Do you see yourself directing again?

I don’t think about it in those kinds of terms. I wrote a novel a few years ago called “2030: The Real Story of What Happens to America,” and I had been working on that as a limited series. But the truth is, I think the pandemic has stopped it in its tracks right now. So I would have directed some of those. And if I wrote a screenplay, I would know what kind of movie I could get made now. I understand the landscape. And so if I wrote a movie for the new landscape, I’d be fine directing it. I mostly like to direct movies that I write, because directing by itself isn’t really what I longed to do. What I really liked to do was write, and then the directing serviced the writing.
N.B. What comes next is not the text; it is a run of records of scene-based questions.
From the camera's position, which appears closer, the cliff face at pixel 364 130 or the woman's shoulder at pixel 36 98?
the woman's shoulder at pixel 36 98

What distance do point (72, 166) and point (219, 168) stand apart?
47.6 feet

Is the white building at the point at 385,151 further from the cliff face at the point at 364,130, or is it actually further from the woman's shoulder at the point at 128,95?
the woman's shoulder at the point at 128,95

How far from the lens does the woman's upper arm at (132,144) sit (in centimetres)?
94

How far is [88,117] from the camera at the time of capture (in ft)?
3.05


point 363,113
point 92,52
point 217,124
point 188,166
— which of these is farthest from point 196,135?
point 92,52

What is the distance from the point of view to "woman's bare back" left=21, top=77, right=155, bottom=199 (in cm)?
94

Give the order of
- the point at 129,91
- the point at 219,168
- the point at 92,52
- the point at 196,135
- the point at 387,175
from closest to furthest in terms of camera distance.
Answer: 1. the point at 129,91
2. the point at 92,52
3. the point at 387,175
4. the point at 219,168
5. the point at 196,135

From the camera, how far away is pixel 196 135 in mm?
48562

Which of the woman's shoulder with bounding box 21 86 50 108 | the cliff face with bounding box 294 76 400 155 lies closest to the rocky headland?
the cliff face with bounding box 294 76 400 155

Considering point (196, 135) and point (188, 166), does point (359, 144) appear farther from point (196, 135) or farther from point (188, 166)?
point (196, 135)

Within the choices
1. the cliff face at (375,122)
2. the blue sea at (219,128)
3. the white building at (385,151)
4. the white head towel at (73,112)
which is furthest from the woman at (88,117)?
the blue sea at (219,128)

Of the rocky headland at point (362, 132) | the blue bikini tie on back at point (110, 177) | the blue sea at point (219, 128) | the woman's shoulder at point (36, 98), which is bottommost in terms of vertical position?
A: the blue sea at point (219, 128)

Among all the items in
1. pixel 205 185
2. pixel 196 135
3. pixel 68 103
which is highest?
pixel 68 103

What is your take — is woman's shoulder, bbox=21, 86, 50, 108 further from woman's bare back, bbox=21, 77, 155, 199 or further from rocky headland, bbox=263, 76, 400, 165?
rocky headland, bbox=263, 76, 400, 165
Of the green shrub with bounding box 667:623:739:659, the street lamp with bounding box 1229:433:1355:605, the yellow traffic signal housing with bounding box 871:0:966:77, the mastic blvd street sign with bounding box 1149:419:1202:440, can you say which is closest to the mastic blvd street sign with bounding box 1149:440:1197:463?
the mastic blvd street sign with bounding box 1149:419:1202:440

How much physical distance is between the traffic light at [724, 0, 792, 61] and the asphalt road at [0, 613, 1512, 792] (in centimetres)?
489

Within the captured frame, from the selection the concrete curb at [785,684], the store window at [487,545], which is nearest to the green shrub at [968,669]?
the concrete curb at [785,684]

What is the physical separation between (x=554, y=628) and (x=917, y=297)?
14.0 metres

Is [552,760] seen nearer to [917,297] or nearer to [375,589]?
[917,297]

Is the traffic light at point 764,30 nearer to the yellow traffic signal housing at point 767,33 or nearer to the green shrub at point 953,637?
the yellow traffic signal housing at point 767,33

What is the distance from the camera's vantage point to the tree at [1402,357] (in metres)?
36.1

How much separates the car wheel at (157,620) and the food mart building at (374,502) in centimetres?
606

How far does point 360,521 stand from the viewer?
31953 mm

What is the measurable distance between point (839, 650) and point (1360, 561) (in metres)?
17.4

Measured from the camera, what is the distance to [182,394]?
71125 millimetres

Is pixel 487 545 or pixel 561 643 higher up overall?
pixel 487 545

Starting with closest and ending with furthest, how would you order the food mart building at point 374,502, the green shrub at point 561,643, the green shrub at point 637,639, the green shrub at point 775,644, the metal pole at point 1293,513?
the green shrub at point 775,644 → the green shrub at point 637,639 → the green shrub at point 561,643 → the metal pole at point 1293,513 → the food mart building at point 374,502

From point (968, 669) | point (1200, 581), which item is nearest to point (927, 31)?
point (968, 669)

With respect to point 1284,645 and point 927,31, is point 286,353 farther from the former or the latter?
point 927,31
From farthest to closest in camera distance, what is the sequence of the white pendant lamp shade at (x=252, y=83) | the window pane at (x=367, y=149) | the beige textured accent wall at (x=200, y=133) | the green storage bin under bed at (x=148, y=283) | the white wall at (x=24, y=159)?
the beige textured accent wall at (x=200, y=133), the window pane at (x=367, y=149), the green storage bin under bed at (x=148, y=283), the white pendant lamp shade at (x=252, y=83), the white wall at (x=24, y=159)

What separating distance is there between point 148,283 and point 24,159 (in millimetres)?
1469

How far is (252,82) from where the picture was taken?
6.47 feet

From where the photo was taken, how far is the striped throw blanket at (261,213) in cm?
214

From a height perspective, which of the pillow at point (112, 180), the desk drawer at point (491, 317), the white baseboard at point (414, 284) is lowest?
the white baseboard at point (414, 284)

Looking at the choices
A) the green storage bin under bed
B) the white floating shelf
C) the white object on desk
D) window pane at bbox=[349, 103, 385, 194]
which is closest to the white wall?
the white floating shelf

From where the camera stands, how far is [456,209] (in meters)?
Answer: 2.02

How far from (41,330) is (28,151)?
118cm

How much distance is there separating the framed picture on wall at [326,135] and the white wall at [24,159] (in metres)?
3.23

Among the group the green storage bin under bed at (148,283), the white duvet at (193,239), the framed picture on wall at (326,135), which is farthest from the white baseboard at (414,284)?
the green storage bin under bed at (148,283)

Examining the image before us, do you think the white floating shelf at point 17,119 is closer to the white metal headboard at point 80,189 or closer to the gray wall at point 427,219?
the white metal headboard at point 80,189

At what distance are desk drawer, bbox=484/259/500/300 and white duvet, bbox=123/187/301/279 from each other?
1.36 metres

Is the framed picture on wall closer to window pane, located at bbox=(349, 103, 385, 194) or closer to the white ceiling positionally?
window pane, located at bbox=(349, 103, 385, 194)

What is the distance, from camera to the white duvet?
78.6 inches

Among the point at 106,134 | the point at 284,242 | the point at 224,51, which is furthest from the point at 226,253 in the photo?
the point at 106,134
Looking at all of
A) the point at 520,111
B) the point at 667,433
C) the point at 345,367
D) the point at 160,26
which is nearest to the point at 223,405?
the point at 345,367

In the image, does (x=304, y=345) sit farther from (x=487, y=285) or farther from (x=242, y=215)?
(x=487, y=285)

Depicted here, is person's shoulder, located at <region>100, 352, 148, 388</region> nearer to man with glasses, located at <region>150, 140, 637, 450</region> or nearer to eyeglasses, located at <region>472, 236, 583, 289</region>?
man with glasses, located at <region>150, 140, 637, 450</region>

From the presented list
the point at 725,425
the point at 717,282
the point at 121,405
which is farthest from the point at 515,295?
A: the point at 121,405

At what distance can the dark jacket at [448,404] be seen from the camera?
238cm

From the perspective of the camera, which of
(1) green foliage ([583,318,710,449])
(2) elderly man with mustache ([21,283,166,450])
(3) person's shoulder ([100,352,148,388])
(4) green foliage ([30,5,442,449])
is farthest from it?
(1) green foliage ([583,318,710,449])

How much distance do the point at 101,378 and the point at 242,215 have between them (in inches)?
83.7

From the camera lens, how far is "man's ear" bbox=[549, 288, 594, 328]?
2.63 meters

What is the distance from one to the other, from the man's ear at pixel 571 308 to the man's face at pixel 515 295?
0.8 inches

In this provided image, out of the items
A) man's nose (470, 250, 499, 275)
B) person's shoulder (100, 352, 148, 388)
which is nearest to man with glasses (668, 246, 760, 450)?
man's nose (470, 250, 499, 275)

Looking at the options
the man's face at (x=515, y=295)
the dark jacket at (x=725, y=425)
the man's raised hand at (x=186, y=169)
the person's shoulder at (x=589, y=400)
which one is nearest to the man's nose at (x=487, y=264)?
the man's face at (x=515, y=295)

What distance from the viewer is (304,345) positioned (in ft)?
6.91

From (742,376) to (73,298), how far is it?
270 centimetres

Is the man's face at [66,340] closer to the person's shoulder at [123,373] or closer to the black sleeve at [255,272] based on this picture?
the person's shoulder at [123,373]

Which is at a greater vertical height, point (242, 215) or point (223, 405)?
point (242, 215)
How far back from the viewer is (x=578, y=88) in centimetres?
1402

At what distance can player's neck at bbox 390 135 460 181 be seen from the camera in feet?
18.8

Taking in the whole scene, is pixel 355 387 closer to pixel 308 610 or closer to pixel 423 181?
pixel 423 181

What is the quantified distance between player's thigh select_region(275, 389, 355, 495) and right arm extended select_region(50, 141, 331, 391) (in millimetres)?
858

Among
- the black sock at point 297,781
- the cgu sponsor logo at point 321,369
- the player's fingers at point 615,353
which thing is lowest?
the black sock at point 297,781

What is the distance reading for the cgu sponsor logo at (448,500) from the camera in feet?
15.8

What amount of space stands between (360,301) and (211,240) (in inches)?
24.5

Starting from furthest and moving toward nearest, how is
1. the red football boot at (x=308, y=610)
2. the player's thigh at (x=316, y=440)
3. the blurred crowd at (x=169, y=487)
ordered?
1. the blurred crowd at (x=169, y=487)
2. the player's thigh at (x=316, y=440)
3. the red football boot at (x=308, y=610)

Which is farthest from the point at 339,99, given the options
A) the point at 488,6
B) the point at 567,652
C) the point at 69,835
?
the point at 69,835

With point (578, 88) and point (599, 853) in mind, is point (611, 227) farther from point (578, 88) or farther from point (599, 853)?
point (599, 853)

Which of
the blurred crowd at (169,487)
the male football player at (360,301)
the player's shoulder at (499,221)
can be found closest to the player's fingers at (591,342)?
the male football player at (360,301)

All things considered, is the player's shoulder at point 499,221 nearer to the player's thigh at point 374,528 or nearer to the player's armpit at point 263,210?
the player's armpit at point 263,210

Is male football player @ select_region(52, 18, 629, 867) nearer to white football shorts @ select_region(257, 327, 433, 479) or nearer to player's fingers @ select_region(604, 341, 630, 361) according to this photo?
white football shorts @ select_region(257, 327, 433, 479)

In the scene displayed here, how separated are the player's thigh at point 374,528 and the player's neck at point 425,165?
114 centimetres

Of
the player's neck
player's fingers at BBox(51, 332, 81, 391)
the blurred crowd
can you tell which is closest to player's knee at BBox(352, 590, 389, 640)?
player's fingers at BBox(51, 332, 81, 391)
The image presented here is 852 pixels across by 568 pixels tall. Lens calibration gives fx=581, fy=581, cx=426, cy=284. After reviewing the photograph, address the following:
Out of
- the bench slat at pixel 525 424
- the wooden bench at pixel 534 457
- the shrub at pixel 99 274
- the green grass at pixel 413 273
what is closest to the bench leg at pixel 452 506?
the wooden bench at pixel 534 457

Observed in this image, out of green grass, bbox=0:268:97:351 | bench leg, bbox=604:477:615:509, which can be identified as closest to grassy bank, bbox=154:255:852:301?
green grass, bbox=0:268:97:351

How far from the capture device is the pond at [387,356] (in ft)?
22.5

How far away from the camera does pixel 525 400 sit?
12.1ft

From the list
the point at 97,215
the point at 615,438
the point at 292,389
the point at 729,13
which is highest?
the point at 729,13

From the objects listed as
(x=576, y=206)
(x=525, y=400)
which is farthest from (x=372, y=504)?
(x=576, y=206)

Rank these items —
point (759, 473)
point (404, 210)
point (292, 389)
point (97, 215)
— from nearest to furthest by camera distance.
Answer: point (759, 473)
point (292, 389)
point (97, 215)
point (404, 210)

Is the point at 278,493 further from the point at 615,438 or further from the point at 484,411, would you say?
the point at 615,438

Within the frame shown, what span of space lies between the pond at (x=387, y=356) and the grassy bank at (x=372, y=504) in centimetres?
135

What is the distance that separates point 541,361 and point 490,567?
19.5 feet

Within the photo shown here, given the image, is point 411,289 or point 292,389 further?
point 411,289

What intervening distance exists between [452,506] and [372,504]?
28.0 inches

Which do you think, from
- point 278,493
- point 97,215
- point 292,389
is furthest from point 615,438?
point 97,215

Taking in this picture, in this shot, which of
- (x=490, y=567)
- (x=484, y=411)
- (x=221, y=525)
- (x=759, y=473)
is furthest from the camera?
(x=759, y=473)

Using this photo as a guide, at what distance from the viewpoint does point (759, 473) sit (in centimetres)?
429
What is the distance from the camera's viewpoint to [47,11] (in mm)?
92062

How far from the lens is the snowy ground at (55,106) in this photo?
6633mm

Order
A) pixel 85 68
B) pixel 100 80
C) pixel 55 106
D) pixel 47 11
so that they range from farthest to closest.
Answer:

I remember the first movie I ever wrote, “Real Life,” I went to Carl Reiner, who I knew my whole life. And I said, “Do you want to direct this?” And he was smart enough to read it and say, “You have to do this. I won’t do this. This is your brain. You direct it.”

And it turns out that’s really what you have to do, because the directing is the casting and it’s how long the scene goes and how subtle something is. It’s all of those choices. And if you’ve written it, you want it handled right. And so you do it out of necessity.